▶ _STATED GOAL_
Repeat the item lines verbatim, starting from the line containing "Regarding location, is" and continuing up to and including the line containing "As viewed in".

▶ _PROVIDED INFORMATION_

◆ ◆ ◆ ◆ ◆ ◆ ◆

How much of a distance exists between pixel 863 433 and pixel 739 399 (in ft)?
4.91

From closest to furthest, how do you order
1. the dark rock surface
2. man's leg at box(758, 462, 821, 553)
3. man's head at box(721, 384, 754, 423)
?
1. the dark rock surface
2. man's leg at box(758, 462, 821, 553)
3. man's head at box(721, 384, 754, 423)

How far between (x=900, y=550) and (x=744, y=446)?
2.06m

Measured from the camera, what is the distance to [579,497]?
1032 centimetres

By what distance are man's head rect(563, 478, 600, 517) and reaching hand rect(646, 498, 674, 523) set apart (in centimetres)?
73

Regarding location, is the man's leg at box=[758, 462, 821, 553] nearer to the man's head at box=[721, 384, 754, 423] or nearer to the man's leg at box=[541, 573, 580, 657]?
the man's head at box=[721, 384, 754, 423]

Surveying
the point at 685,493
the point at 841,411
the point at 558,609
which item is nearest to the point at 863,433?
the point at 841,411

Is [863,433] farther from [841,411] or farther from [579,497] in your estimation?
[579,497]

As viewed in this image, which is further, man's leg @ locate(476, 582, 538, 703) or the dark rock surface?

◆ ◆ ◆ ◆ ◆ ◆ ◆

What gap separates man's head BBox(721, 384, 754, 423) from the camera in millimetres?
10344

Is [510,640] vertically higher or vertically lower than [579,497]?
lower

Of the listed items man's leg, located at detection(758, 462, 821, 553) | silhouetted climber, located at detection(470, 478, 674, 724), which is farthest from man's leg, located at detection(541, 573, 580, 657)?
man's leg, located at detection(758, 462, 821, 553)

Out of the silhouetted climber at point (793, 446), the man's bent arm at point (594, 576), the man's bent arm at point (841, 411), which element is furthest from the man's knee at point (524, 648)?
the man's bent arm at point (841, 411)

◆ ◆ ◆ ◆ ◆ ◆ ◆

▶ _ANSWER TO THIS PROBLEM_
Regarding location, is the man's leg at box=[758, 462, 821, 553] nearer to the man's head at box=[721, 384, 754, 423] or nearer to the man's leg at box=[541, 573, 580, 657]?
the man's head at box=[721, 384, 754, 423]

Surveying
the point at 685,493
the point at 841,411
the point at 558,609
which item is nearest to the point at 863,433?
the point at 841,411

Is [863,433] farther from [841,411] or farther from [579,497] in your estimation?
[579,497]

As viewed in this image, which is further, man's leg @ locate(476, 582, 538, 703) or the dark rock surface?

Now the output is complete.